Für Ursu ist das eine Entwicklung, die auch Geduld benötigt. Das gelte für die Wirtschaft wie auch für die allgemeine Lage. Beides müsse sich parallel entwickeln. Beispiele wie Skan zeigen, was hier gehe. „Wir sind froh, sie hier zu haben“, sagt Ursu und hofft natürlich, dass auch die zugesagten neuen Forschungseinrichtungen zu ähnlichen Impulsen für Görlitz und den gesamten Landkreis führen.

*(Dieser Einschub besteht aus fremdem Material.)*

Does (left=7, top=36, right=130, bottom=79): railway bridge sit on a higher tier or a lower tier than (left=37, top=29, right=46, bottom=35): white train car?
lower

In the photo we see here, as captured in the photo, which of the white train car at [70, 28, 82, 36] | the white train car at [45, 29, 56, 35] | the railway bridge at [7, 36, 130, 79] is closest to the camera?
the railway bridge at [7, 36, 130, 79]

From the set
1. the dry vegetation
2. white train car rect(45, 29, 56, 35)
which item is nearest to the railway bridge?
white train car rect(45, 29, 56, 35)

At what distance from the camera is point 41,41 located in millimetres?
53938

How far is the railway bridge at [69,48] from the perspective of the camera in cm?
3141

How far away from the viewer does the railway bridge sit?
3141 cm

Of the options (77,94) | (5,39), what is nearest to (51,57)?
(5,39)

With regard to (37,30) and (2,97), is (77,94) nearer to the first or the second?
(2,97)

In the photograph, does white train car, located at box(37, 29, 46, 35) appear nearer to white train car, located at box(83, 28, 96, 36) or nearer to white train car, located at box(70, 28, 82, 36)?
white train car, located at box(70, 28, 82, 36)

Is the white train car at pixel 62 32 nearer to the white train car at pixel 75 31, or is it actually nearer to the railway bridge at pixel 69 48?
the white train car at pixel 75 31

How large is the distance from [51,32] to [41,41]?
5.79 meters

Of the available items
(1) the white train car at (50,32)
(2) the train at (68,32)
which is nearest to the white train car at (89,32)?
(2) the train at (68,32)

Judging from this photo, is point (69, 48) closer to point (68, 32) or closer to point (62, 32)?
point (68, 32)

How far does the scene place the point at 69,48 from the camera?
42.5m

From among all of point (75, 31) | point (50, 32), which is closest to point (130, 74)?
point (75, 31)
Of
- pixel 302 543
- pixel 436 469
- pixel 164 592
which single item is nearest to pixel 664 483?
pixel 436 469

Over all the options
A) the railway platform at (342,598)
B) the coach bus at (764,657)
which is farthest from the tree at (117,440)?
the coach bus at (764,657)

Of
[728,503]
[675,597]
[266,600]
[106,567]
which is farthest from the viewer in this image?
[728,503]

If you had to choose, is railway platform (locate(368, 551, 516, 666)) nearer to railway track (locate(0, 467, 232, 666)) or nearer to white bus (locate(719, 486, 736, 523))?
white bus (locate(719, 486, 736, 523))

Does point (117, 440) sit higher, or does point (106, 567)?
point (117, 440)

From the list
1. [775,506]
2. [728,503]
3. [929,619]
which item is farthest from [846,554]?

Armin Auer fühlt sich nach 100 Tagen gut angekommen in Görlitz. Und er hat sich auch schon ein wenig mit der Geschichte der Stadt beschäftigt und dabei interessante Parallelen gefunden. Vor 1.000 Jahren sei die Via Regia über Görlitz verlaufen. Wie damals sei die Stadt nun wieder ein Mittelpunkt der Wirtschaft und ein prosperierendes Zentrum. „Statt mit Holz, Tuchen und Salz zu handeln, reden wir heute aber über Hochtechnologien der Pharma- und Chemieindustrie“, sagt Auer. Früher waren die Menschen auf der Via Regia unterwegs und transportierten die Waren nach Görlitz. Heute und künftig, so wünscht es sich der noch immer neue Görlitzer Skan-Chef, „kommen die Menschen nach Görlitz und die hier hergestellten Produkte gehen in die ganze Welt“.